До города он добирался часа три. Дорога становилась все более скользкой, и он старался держаться подальше от других машин. Не хватало еще попасть в аварию!

Никто не должен его запомнить.

Все шло по плану. Он притормозил на Девятой авеню и швырнул пластиковый мешок в бак.

В восемь утра он вернул машину на заправку на Десятой авеню, где давали напрокат старые автомобили. Он точно знал, что никаких записей здесь не ведут.

В десять, приняв душ и переодевшись, он глотал неразбавленное виски, чтобы унять внезапную нервную дрожь, и вспоминал каждую минуту, которая прошла со вчерашнего дня, особенно с того момента, когда он, стоя в квартире Этель, выслушивал издевки, насмешки, угрозы.

Его терпение лопнуло. Антикварный нож с ее письменного стола оказался у него в руке. Лицо Этель исказилось от страха, она попятилась.

Какое наслаждение — полоснуть ей по горлу и наблюдать, как она, спотыкаясь, отступает на кухню и падает на выложенный керамической плиткой пол!

Он до сих пор поражался собственному хладнокровию. Запер дверь на задвижку, чтобы не помешала нелепая случайность: вдруг заявится управляющий или приятель Этель, у которого есть ключ. А если обнаружат запертую дверь, то решат, что Этель просто не хочет никого сейчас видеть. Тем более что всем было известно о ее причудах.

Он разделся до трусов и натянул перчатки. Этель собиралась уехать, чтобы спокойно поработать над книгой. Если труп увезти, то люди так и подумают. Она нередко исчезала на недели, а то и месяцы.

Он отхлебнул еще виски и вспомнил, как брал одежду из гардероба. Снял с Этель окровавленный халат, натянул ей на ноги колготки, сунул руки в рукава блузки, надел жакет, застегнул юбку на все пуговицы, снял все драгоценности, с трудом напялил туфли-лодочки. Он поморщился при воспоминании о том, как наклонил ее, стараясь, чтобы кровь попала на блузку и юбку. Это было необходимо. Когда труп найдут — если найдут, — пусть решат, что она умерла в этом костюме.

Затем он срезал ярлыки, чтобы труднее было установить личность, и разыскал в шкафу большой пластиковый мешок — должно быть, в нем вернули из химчистки вечернее платье. Упаковав труп в мешок, он замыл кровь на восточном ковре, вымыл с хлоркой пол на кухне, набил чемоданы одеждой и украшениями. Все очень быстро.

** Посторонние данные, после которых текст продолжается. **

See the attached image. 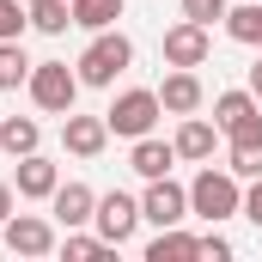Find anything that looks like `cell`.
<instances>
[{"label": "cell", "mask_w": 262, "mask_h": 262, "mask_svg": "<svg viewBox=\"0 0 262 262\" xmlns=\"http://www.w3.org/2000/svg\"><path fill=\"white\" fill-rule=\"evenodd\" d=\"M128 67H134V43L110 25V31H92V43L79 49L73 73H79V85H116Z\"/></svg>", "instance_id": "6da1fadb"}, {"label": "cell", "mask_w": 262, "mask_h": 262, "mask_svg": "<svg viewBox=\"0 0 262 262\" xmlns=\"http://www.w3.org/2000/svg\"><path fill=\"white\" fill-rule=\"evenodd\" d=\"M189 213L207 220V226H220V220H232V213H244V189H238V177L220 165H201L195 183H189Z\"/></svg>", "instance_id": "7a4b0ae2"}, {"label": "cell", "mask_w": 262, "mask_h": 262, "mask_svg": "<svg viewBox=\"0 0 262 262\" xmlns=\"http://www.w3.org/2000/svg\"><path fill=\"white\" fill-rule=\"evenodd\" d=\"M25 92H31V104H37L43 116H67L73 98H79V73L67 61H37L31 79H25Z\"/></svg>", "instance_id": "3957f363"}, {"label": "cell", "mask_w": 262, "mask_h": 262, "mask_svg": "<svg viewBox=\"0 0 262 262\" xmlns=\"http://www.w3.org/2000/svg\"><path fill=\"white\" fill-rule=\"evenodd\" d=\"M165 116V104H159V92H146V85H128V92H116L110 98V110H104V122L110 134H122V140H140V134H152V122Z\"/></svg>", "instance_id": "277c9868"}, {"label": "cell", "mask_w": 262, "mask_h": 262, "mask_svg": "<svg viewBox=\"0 0 262 262\" xmlns=\"http://www.w3.org/2000/svg\"><path fill=\"white\" fill-rule=\"evenodd\" d=\"M213 128L226 134V146H232V140H262V98L250 85L220 92V98H213Z\"/></svg>", "instance_id": "5b68a950"}, {"label": "cell", "mask_w": 262, "mask_h": 262, "mask_svg": "<svg viewBox=\"0 0 262 262\" xmlns=\"http://www.w3.org/2000/svg\"><path fill=\"white\" fill-rule=\"evenodd\" d=\"M0 238H6V250L12 256H55V220H43V213H12L6 226H0Z\"/></svg>", "instance_id": "8992f818"}, {"label": "cell", "mask_w": 262, "mask_h": 262, "mask_svg": "<svg viewBox=\"0 0 262 262\" xmlns=\"http://www.w3.org/2000/svg\"><path fill=\"white\" fill-rule=\"evenodd\" d=\"M140 220H152V226H183V220H189V189L171 183V177H146Z\"/></svg>", "instance_id": "52a82bcc"}, {"label": "cell", "mask_w": 262, "mask_h": 262, "mask_svg": "<svg viewBox=\"0 0 262 262\" xmlns=\"http://www.w3.org/2000/svg\"><path fill=\"white\" fill-rule=\"evenodd\" d=\"M92 226H98V238L104 244H128L134 226H140V201L122 195V189H110V195H98V213H92Z\"/></svg>", "instance_id": "ba28073f"}, {"label": "cell", "mask_w": 262, "mask_h": 262, "mask_svg": "<svg viewBox=\"0 0 262 262\" xmlns=\"http://www.w3.org/2000/svg\"><path fill=\"white\" fill-rule=\"evenodd\" d=\"M12 189H18V201H49L55 189H61V165H55V159H43V146H37V152H25V159H18Z\"/></svg>", "instance_id": "9c48e42d"}, {"label": "cell", "mask_w": 262, "mask_h": 262, "mask_svg": "<svg viewBox=\"0 0 262 262\" xmlns=\"http://www.w3.org/2000/svg\"><path fill=\"white\" fill-rule=\"evenodd\" d=\"M207 55H213L207 25H195V18H177V25L165 31V61H171V67H201Z\"/></svg>", "instance_id": "30bf717a"}, {"label": "cell", "mask_w": 262, "mask_h": 262, "mask_svg": "<svg viewBox=\"0 0 262 262\" xmlns=\"http://www.w3.org/2000/svg\"><path fill=\"white\" fill-rule=\"evenodd\" d=\"M61 146L73 152V159H98V152L110 146V122H104V116H73V110H67L61 116Z\"/></svg>", "instance_id": "8fae6325"}, {"label": "cell", "mask_w": 262, "mask_h": 262, "mask_svg": "<svg viewBox=\"0 0 262 262\" xmlns=\"http://www.w3.org/2000/svg\"><path fill=\"white\" fill-rule=\"evenodd\" d=\"M159 104H165L171 116H195L201 104H207V92H201L195 67H171V73H165V85H159Z\"/></svg>", "instance_id": "7c38bea8"}, {"label": "cell", "mask_w": 262, "mask_h": 262, "mask_svg": "<svg viewBox=\"0 0 262 262\" xmlns=\"http://www.w3.org/2000/svg\"><path fill=\"white\" fill-rule=\"evenodd\" d=\"M220 140H226V134L213 128L207 116H183V122H177V140H171V146H177V159H189V165H207Z\"/></svg>", "instance_id": "4fadbf2b"}, {"label": "cell", "mask_w": 262, "mask_h": 262, "mask_svg": "<svg viewBox=\"0 0 262 262\" xmlns=\"http://www.w3.org/2000/svg\"><path fill=\"white\" fill-rule=\"evenodd\" d=\"M49 213H55V226H61V232H73V226H92L98 195H92L85 183H61V189L49 195Z\"/></svg>", "instance_id": "5bb4252c"}, {"label": "cell", "mask_w": 262, "mask_h": 262, "mask_svg": "<svg viewBox=\"0 0 262 262\" xmlns=\"http://www.w3.org/2000/svg\"><path fill=\"white\" fill-rule=\"evenodd\" d=\"M171 165H177V146L171 140H159V134H140L128 152V171L134 177H171Z\"/></svg>", "instance_id": "9a60e30c"}, {"label": "cell", "mask_w": 262, "mask_h": 262, "mask_svg": "<svg viewBox=\"0 0 262 262\" xmlns=\"http://www.w3.org/2000/svg\"><path fill=\"white\" fill-rule=\"evenodd\" d=\"M37 146H43L37 116H6V122H0V152H6V159H25V152H37Z\"/></svg>", "instance_id": "2e32d148"}, {"label": "cell", "mask_w": 262, "mask_h": 262, "mask_svg": "<svg viewBox=\"0 0 262 262\" xmlns=\"http://www.w3.org/2000/svg\"><path fill=\"white\" fill-rule=\"evenodd\" d=\"M226 37H232V43H244V49H262V0L226 6Z\"/></svg>", "instance_id": "e0dca14e"}, {"label": "cell", "mask_w": 262, "mask_h": 262, "mask_svg": "<svg viewBox=\"0 0 262 262\" xmlns=\"http://www.w3.org/2000/svg\"><path fill=\"white\" fill-rule=\"evenodd\" d=\"M195 256V238L183 226H159V238L146 244V262H189Z\"/></svg>", "instance_id": "ac0fdd59"}, {"label": "cell", "mask_w": 262, "mask_h": 262, "mask_svg": "<svg viewBox=\"0 0 262 262\" xmlns=\"http://www.w3.org/2000/svg\"><path fill=\"white\" fill-rule=\"evenodd\" d=\"M73 6V25L79 31H110L122 18V0H67Z\"/></svg>", "instance_id": "d6986e66"}, {"label": "cell", "mask_w": 262, "mask_h": 262, "mask_svg": "<svg viewBox=\"0 0 262 262\" xmlns=\"http://www.w3.org/2000/svg\"><path fill=\"white\" fill-rule=\"evenodd\" d=\"M25 12H31V31H43V37H61L67 25H73V6L67 0H31Z\"/></svg>", "instance_id": "ffe728a7"}, {"label": "cell", "mask_w": 262, "mask_h": 262, "mask_svg": "<svg viewBox=\"0 0 262 262\" xmlns=\"http://www.w3.org/2000/svg\"><path fill=\"white\" fill-rule=\"evenodd\" d=\"M226 171H232L238 183L262 177V140H232V152H226Z\"/></svg>", "instance_id": "44dd1931"}, {"label": "cell", "mask_w": 262, "mask_h": 262, "mask_svg": "<svg viewBox=\"0 0 262 262\" xmlns=\"http://www.w3.org/2000/svg\"><path fill=\"white\" fill-rule=\"evenodd\" d=\"M31 67H37V61H31L18 43H0V92H18V85L31 79Z\"/></svg>", "instance_id": "7402d4cb"}, {"label": "cell", "mask_w": 262, "mask_h": 262, "mask_svg": "<svg viewBox=\"0 0 262 262\" xmlns=\"http://www.w3.org/2000/svg\"><path fill=\"white\" fill-rule=\"evenodd\" d=\"M55 250H61L67 262H92V256H104V250H116V244H104L98 232H79V226H73V232H67V238L55 244Z\"/></svg>", "instance_id": "603a6c76"}, {"label": "cell", "mask_w": 262, "mask_h": 262, "mask_svg": "<svg viewBox=\"0 0 262 262\" xmlns=\"http://www.w3.org/2000/svg\"><path fill=\"white\" fill-rule=\"evenodd\" d=\"M25 31H31V12L18 0H0V43H18Z\"/></svg>", "instance_id": "cb8c5ba5"}, {"label": "cell", "mask_w": 262, "mask_h": 262, "mask_svg": "<svg viewBox=\"0 0 262 262\" xmlns=\"http://www.w3.org/2000/svg\"><path fill=\"white\" fill-rule=\"evenodd\" d=\"M183 18H195V25H226V0H183Z\"/></svg>", "instance_id": "d4e9b609"}, {"label": "cell", "mask_w": 262, "mask_h": 262, "mask_svg": "<svg viewBox=\"0 0 262 262\" xmlns=\"http://www.w3.org/2000/svg\"><path fill=\"white\" fill-rule=\"evenodd\" d=\"M195 256H207V262H226V256H232V244H226L220 232H201V238H195Z\"/></svg>", "instance_id": "484cf974"}, {"label": "cell", "mask_w": 262, "mask_h": 262, "mask_svg": "<svg viewBox=\"0 0 262 262\" xmlns=\"http://www.w3.org/2000/svg\"><path fill=\"white\" fill-rule=\"evenodd\" d=\"M244 220L262 226V177H250V189H244Z\"/></svg>", "instance_id": "4316f807"}, {"label": "cell", "mask_w": 262, "mask_h": 262, "mask_svg": "<svg viewBox=\"0 0 262 262\" xmlns=\"http://www.w3.org/2000/svg\"><path fill=\"white\" fill-rule=\"evenodd\" d=\"M12 195H18V189H12V183H0V226L12 220Z\"/></svg>", "instance_id": "83f0119b"}, {"label": "cell", "mask_w": 262, "mask_h": 262, "mask_svg": "<svg viewBox=\"0 0 262 262\" xmlns=\"http://www.w3.org/2000/svg\"><path fill=\"white\" fill-rule=\"evenodd\" d=\"M250 92L262 98V49H256V61H250Z\"/></svg>", "instance_id": "f1b7e54d"}]
</instances>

Он налил себе еще виски, вспоминая, как затрезвонил телефон. Включился автоответчик, и голос Этель затараторил: «Оставьте сообщение. Вернусь, когда захочу и если захочу». Тут он едва не сорвался. Когда звонивший повесил трубку, он отключил автоответчик. Ни к чему сохранять сообщения: вдруг кто-то потом вспомнит, что сорвалась запланированная встреча.

Квартира Этель находилась на первом этаже роскошного четырехэтажного особняка, и у нее был отдельный вход слева от крыльца общего входа. Со стороны улицы дверь не видно. Опасность подстерегала только на пути в десять шагов от двери до тротуара.

В квартире он чувствовал себя в относительной безопасности. Гораздо сложнее было выйти из нее. Затолкав под кровать надежно упакованный труп Этель и ее вещи, он открыл дверь. Воздух был влажный, промозглый; похоже, вот-вот повалит снег. В комнату ворвался ветер, и он поспешно захлопнул дверь. Десять минут седьмого. На улице полно народу, все возвращаются с работы. Лишь через два часа он осмелился выскользнуть из квартиры, запер дверь на двойной замок и помчался в пункт проката автомобилей. Вернулся он уже на машине. Ему повезло: удалось припарковаться почти напротив входа. Стемнело, улицы опустели.